Exclude images; transcribe the rest of the data exactly.

▸ Saved entries:
=-=-=

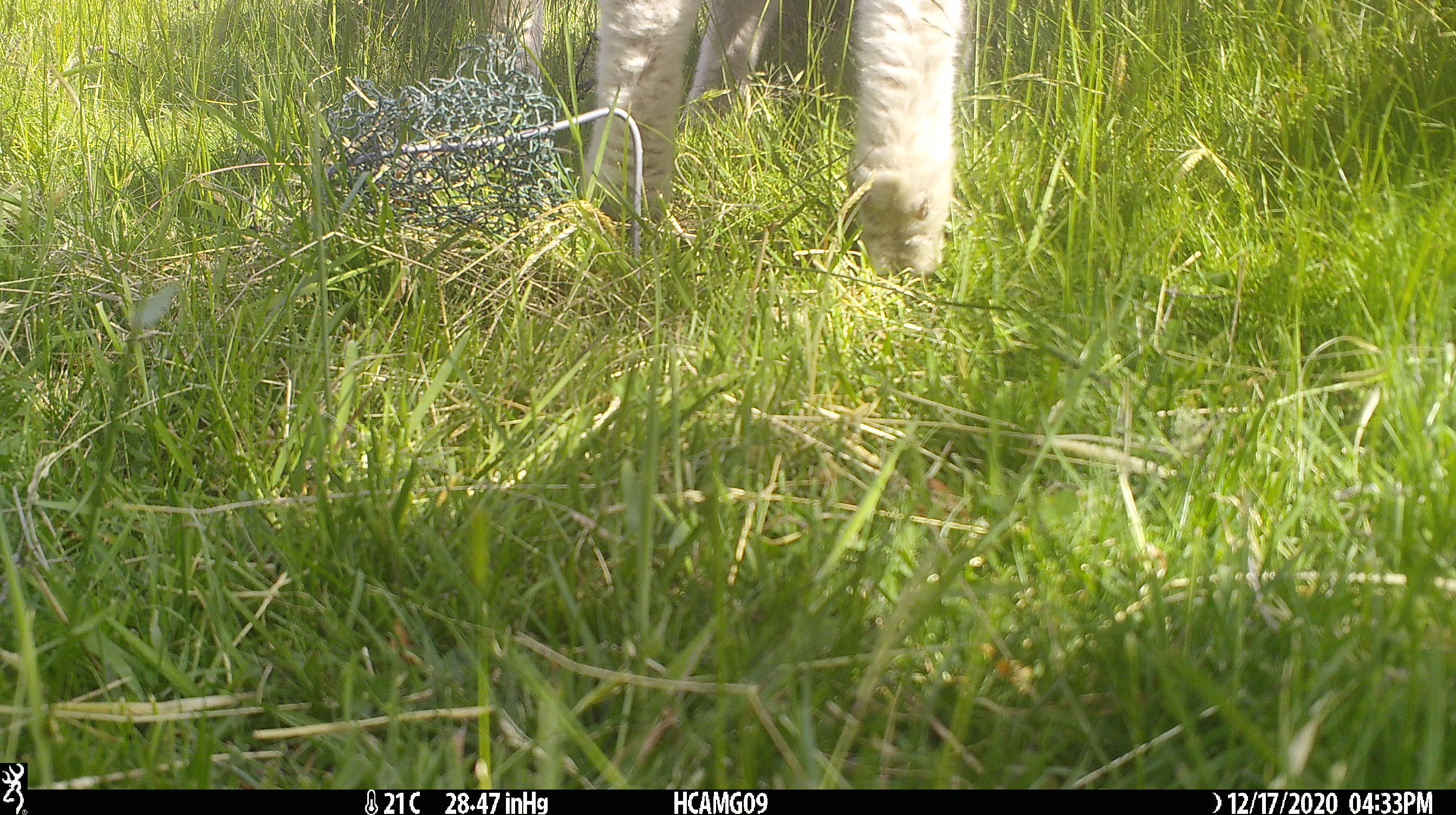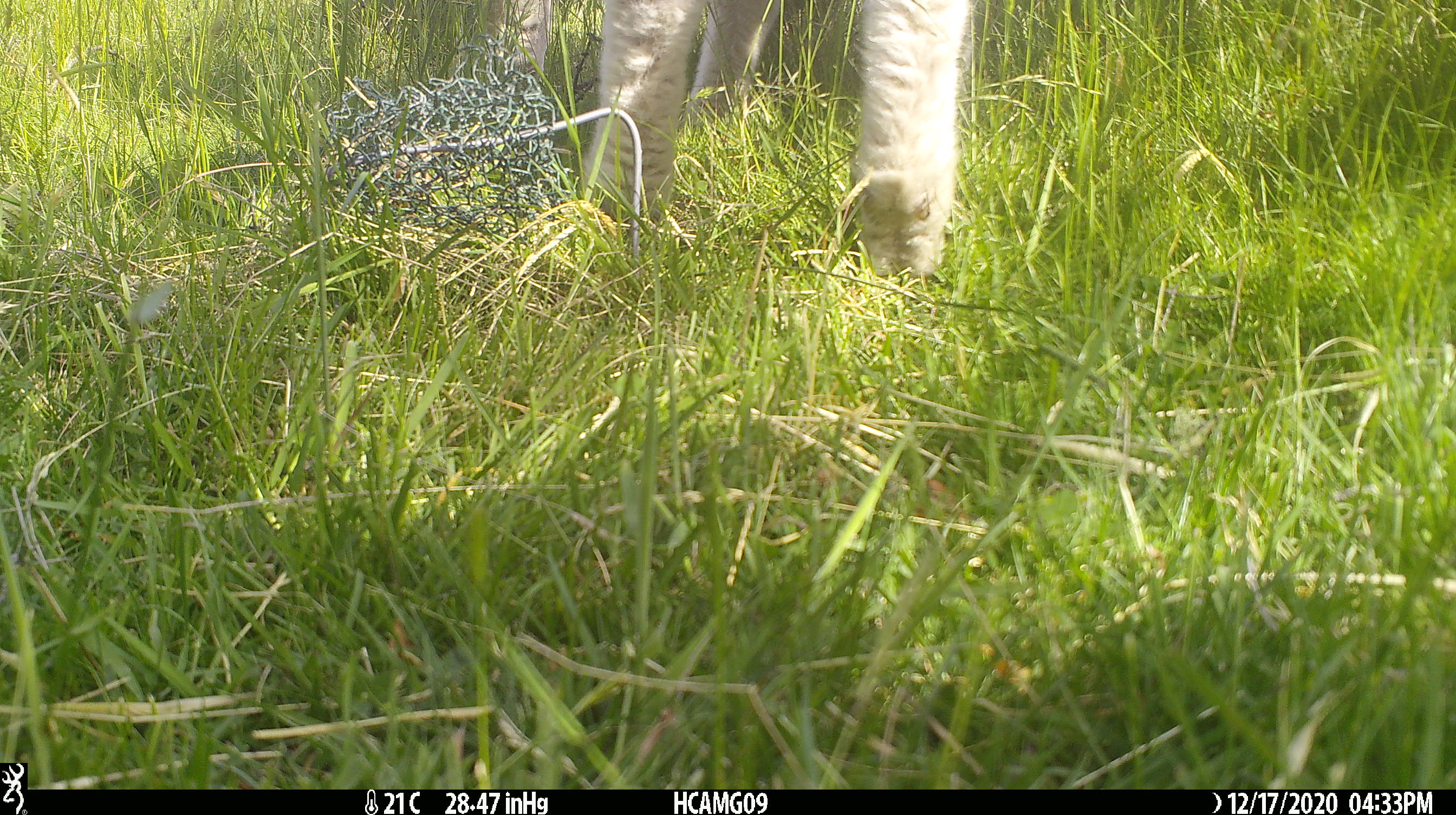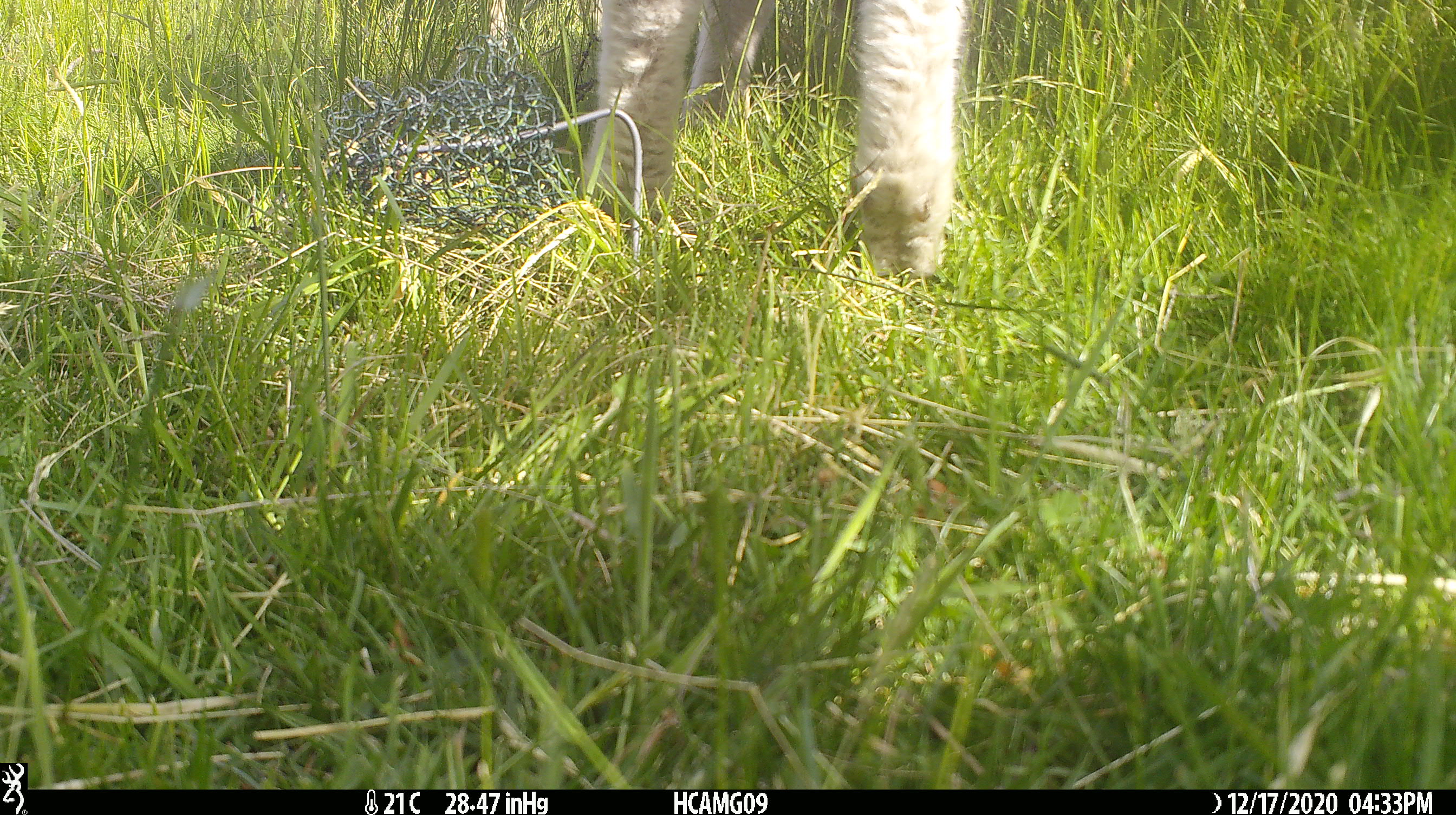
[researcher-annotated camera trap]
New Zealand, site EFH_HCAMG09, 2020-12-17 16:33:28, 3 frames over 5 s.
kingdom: Animalia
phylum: Chordata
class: Mammalia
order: Artiodactyla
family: Bovidae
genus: Ovis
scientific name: Ovis aries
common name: domestic sheep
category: sheep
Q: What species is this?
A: Sheep (domestic sheep) (Ovis aries).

=-=-=

▸ Task solution:
[researcher-annotated camera trap]
New Zealand, site EFH_HCAMG09, 2020-12-17 16:33:28, 3 frames over 5 s.
kingdom: Animalia
phylum: Chordata
class: Mammalia
order: Artiodactyla
family: Bovidae
genus: Ovis
scientific name: Ovis aries
common name: domestic sheep
category: sheep
Q: What species is this?
A: Sheep (domestic sheep) (Ovis aries).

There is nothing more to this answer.